Trio wins Nobel chemistry prize for ‘world’s smallest machines’

chemistry-nobel
Picture Credit: http://www.ibtimes.co.uk
A trio of European scientists has won the 2016 Nobel Prize for Chemistry for developing molecular machines that could one day be injected to fight cancer or used to make new types of materials and energy storage devices. These machines are molecules with tiny movable parts that move in controlled ways and are a thousand times thinner than a strand of hair. Scientists have dreamed of creating machines at such a small scale for decades. Notably, physicist Richard Feynman, himself a Nobel laureate, imagined the possibility of these creations in a key lecture back in 1959.  The Nobel announcement is posted here.

Such molecular machines can be developed in smart medicines that seek out disease or damage and deliver drugs to fight or fix it, and in smart materials that can adapt in response to external triggers such as changes in light or temperature. “There are endless opportunities,” Feringa, a professor of organic chemistry at the University of Groningen in the Netherlands, told reporters when asked to predict what his work could eventually be used for. “Think of a tiny micro-robot that a doctor in the future will inject into your blood and that goes to search for a cancer cell or goes to deliver a drug, for instance.”

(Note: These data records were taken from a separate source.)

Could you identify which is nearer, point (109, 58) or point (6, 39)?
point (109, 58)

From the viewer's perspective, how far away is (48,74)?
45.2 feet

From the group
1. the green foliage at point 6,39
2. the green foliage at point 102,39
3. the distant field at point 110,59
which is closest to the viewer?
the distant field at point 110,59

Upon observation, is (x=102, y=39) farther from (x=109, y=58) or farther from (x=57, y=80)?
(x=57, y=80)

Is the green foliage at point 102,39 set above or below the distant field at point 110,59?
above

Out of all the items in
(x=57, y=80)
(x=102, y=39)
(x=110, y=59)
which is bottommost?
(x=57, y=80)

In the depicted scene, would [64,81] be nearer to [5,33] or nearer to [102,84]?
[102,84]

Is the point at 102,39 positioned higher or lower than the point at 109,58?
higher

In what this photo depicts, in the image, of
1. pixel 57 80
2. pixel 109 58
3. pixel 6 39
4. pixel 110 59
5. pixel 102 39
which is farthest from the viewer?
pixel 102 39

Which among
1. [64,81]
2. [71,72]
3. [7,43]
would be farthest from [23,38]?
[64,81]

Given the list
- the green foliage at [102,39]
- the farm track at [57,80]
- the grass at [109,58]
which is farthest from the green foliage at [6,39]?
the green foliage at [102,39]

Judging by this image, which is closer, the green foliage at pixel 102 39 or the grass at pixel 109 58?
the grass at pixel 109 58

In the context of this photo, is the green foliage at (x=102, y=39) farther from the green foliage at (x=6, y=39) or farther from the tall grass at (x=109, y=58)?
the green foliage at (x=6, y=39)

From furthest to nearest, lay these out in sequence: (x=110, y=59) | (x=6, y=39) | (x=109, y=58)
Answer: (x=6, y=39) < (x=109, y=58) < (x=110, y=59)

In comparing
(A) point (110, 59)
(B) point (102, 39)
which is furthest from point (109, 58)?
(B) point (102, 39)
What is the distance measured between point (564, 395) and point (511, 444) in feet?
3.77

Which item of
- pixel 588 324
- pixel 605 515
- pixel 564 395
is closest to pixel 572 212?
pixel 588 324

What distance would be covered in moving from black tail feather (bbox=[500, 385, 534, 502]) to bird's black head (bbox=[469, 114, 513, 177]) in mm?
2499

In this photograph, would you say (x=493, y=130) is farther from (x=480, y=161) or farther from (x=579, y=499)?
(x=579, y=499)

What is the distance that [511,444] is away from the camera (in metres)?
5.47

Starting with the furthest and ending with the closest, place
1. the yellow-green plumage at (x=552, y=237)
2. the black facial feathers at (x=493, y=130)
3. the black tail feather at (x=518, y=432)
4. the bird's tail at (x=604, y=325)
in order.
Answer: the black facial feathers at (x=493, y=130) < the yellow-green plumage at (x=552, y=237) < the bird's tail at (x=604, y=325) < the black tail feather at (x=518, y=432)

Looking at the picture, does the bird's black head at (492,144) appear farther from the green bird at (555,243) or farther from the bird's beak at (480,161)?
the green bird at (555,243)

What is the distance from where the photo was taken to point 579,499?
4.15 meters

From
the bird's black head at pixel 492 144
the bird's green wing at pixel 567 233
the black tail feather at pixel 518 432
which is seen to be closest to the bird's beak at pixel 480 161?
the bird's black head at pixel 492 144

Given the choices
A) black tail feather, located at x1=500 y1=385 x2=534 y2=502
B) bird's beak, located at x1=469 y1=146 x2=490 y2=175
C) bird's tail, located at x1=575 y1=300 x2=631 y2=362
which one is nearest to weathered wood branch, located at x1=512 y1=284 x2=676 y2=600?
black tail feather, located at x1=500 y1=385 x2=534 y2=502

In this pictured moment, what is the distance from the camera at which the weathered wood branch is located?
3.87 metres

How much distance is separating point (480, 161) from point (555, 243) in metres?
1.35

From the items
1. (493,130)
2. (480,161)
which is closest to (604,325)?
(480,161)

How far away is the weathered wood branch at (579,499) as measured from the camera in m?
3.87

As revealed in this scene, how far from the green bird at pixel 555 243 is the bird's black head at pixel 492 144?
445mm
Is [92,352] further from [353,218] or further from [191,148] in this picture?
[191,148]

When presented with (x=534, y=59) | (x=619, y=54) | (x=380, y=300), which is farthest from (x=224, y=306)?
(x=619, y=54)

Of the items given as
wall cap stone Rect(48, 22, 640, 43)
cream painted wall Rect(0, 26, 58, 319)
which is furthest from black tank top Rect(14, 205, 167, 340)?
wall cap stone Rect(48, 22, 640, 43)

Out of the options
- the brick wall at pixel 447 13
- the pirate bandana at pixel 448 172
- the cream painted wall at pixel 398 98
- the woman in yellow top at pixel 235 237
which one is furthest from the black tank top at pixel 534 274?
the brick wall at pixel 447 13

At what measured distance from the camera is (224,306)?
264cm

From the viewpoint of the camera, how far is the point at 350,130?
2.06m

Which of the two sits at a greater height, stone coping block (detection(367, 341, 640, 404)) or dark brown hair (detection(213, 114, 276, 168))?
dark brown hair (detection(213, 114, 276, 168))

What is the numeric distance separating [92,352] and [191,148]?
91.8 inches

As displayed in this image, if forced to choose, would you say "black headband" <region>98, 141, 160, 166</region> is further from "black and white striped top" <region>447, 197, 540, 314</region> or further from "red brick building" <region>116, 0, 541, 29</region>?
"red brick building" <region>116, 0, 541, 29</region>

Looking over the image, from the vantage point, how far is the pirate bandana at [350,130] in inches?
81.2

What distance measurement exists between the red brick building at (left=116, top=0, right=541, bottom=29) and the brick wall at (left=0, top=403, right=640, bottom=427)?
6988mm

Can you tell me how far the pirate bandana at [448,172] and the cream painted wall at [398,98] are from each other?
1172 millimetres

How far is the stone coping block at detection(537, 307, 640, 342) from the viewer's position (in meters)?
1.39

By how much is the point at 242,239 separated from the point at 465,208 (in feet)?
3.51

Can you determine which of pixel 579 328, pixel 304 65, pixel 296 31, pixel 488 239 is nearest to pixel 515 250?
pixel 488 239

First, in 1983 Dr. Sauvage and colleagues managed to forge two rings of carbon atoms into an interlocked pair, like a links in a chain, called a catenane. Then, in 1991, while at the University of Birmingham, Dr. Stoddard revealed how to make rotaxane, a structure that involved a ring of atoms that can rotate freely around an axle. Finally, in 1999, Dr. Feringa developed the first molecular motor. The Verge has a great article on the mechanism for these interactions including the template for nano-computer chips that are activated by heat.

Dr. Feringa said that the science of molecular machines is still in its infancy but would ultimately lead to many applications in health, materials and energy systems. “They have really mastered motion control at the molecular scale,” said Olof Ramström, a member of the selection committee, during Wednesday’s prize announcement at the Royal Swedish Academy of Sciences in Stockholm.